It's easy to see Rice's arrangements as being idiosyncratic by nature, because they sometimes differ radically from what Briggs or Converse, say, might have played. I think most of us see Briggs as representing a simple, pure "banjo style". I know I used to. And it certainly is a great place to start. But what if Briggs was just as idiosyncratic as Rice?
Looking over all that was left us, the Rice work stands apart. I see it in Christy's, but nowhere else.
I look to the Analytical to provide the Eagle Eye view of the period. I believe ( not proving of course ) that the banjo style pieces in there are very representative of that period.....the earlier period. That seems to have closer links to the Briggs', but takes it to another level.
My personal taste in banjo music is for the earliest material when it was still flavored with Africa and the Caribbean, when it was still funky and utterly Early American. I start to lose interest with Converse -it is becoming too European and classical for my banjo interests. But to each his own. Why do you think a book published in 1886 is representative and an eagle eye of the early banjo period? To my ear, it's apples and oranges.
He was there in the beginning....and the end. The way he arranged the material was right in line with the earliest stuff. That is why it is the eagle eye view. Perspective.
What are you referring to with African and Caribbean flavors? The earliest stuff seemed to the be the largest borrowers of European melody.
Also Frank Converse wrote the Briggs' Banjo Instructor, and mostly likely had involvement in the Rice book... So, that would be "Converse" too.
The ABM really captures variations. "Rolls" and strings of triplets, 16th-8th-16th Habanera rhythm (more on that later), based on melodies that we have seen in early books.
I feel that the stroke style pieces in the ABM represent what Converse wanted to publish earlier.
Converse was not there in the beginning. How can Converse be an eagle eye to Joe Sweeney or to any of the earliest stuff like Coal Black Rose? I understand that many of the melody's for minstrel stage material were European in origin. But a melody is a melody is a melody. What defines a musical genre is never really melody, it's rhythmic inflection. And this is not always legible in Western notation. Think of the swing in eighth notes that is played in most Black influenced types of music - it is not notated as such, the musician is supposed to feel the groove. Unless this whole thing was one big marketing sham, (which becomes more possible after 1843), then the earliest stuff must have still been played with some sense of African and Caribbean flavorings. Dena Epstein's book, as one example, thoroughly documents the influence of the Caribbean and acculturation of African and European music expressions in the Antebellum South.
Please shed light upon what it sounded like. Seems like an unknown, unless there is notation.....or some incredible description.
Converse (1837-1903) would have had to have been a pretty resilient and well-connected 18 year old to write the Briggs' Banjo Instructor.

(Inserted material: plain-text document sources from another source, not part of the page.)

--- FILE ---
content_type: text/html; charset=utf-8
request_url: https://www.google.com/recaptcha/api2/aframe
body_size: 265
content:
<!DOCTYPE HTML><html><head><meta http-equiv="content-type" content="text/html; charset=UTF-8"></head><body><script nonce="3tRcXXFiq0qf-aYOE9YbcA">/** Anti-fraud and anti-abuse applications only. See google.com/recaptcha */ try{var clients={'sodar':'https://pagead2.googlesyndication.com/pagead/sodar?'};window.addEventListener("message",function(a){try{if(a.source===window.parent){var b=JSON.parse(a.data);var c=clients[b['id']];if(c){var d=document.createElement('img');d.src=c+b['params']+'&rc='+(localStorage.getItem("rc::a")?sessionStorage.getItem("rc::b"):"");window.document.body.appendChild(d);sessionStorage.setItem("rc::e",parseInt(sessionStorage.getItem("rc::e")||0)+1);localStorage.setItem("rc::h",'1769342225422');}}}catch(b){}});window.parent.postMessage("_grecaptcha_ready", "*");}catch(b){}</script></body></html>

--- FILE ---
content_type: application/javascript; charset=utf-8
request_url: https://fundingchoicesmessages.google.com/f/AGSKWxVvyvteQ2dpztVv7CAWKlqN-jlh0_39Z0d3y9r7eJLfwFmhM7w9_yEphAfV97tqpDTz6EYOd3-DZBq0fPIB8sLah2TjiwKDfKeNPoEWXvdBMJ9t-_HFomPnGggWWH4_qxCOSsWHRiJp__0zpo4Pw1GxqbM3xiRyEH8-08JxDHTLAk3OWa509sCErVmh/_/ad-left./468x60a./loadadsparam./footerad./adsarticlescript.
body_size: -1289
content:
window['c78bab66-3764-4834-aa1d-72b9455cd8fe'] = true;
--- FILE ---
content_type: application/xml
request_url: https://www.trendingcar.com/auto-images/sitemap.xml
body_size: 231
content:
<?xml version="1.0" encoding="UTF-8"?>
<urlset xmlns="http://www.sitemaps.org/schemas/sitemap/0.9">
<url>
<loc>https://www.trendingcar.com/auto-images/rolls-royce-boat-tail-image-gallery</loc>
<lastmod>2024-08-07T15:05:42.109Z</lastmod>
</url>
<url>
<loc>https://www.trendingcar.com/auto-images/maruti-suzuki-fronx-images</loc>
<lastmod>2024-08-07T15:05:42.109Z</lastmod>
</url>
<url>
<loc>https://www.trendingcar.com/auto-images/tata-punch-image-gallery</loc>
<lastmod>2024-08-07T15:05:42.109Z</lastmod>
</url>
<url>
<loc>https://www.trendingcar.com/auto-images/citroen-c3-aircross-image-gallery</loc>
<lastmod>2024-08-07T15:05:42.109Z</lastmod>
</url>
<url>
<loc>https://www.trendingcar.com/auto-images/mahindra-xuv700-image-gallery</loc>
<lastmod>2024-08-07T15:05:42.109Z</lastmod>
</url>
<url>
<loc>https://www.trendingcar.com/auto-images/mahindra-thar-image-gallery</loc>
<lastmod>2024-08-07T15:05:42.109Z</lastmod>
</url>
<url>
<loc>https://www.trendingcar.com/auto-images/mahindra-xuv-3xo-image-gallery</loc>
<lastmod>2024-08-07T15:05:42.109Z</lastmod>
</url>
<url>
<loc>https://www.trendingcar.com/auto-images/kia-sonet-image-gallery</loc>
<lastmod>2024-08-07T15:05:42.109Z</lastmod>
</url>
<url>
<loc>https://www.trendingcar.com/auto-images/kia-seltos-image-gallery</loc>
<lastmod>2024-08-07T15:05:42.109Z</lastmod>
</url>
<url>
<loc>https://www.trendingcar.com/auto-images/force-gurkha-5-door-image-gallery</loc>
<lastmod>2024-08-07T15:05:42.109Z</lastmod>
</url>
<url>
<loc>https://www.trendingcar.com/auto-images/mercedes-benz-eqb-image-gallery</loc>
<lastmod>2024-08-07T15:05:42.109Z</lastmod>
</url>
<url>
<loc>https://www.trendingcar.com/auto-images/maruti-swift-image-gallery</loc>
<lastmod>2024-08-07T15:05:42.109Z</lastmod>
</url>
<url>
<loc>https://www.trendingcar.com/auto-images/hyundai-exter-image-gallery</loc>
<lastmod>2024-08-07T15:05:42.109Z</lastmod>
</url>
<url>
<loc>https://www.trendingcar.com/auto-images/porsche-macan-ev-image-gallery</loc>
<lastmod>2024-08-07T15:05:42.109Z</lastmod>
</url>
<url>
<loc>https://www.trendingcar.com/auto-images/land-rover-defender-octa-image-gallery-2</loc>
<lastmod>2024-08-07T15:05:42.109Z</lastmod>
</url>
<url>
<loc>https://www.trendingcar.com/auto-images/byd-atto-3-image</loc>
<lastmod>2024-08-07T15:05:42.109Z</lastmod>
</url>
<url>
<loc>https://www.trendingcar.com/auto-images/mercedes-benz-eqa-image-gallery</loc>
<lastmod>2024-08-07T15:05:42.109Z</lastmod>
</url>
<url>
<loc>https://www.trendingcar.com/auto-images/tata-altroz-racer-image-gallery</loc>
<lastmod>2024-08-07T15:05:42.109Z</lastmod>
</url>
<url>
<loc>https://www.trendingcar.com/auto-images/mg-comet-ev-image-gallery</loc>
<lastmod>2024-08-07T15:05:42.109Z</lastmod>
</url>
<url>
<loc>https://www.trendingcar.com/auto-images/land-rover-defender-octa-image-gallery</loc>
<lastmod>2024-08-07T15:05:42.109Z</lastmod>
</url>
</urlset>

I never heard that he actually wrote it either. It seems that somewhere I read he contributed...or may have contributed. He had a few in the Rice. Seems like the heavy hand of Buckley.
I hear what Mark is saying. Before my plunge into minstrel music, I assumed that the thumb and index style somehow over time morphed into mountain clawhammer with all of ITS African like ambiguous tonalities, complicated right AND left hand moves, and soulful, pentatonic, to-the-bone feel. And I, too, like Mark, hold the "Briggs stuff" in high regard. And I think that Joe Weidlich in his books has sorted out what most of us would like (and are able to) play. To make my point clearer, when I feel that a tune has gone off and forgotten about the drone string, heck, it just ain't banjo anymore. Boy am I gonna catch hell.
I understand what Mark is saying about songs being notated and it's to be understood that a certain feel is to be executed, naturally. It's that way with Irish fiddling. Irish fiddling has a HUGE influence on American music and minstrel music. I'm preaching to the choir. For instance, in Irish fiddling when there is a line of 8 or 16 notes where a top note descends, ascends or takes on some melody, and these notes alternately bounce on and off a repeated 'drone' then the drone (in Irish fiddling) is almost silent and it's a lovely ghost-note kind of thing with a great bouncy feel. Sometimes when I hear banjos going bang-a-bang-a-bang, I wonder if they were EVER really played that way, and we've totally lost what Mark is talking about.
At 3:10 in this clip http://www.youtube.com/watch?v=OilNy6nY2YM is the phrasing I'm talking about. It's the same move we do when we play a string of eigth notes, a drone being every other one. This is old fiddling and Kevin was young when he learned this stuff plus he learned usually directly from older players. And listen to the very slight swing in these reels. Some people can't hear it, some fiddlers can't play it. It's there. Kinda like a triple dotted eigth. It's just something understood. "African Echoes In Appalachian Banjo" is a book that has best explained (to me) how the banjo and fiddle influenced each other.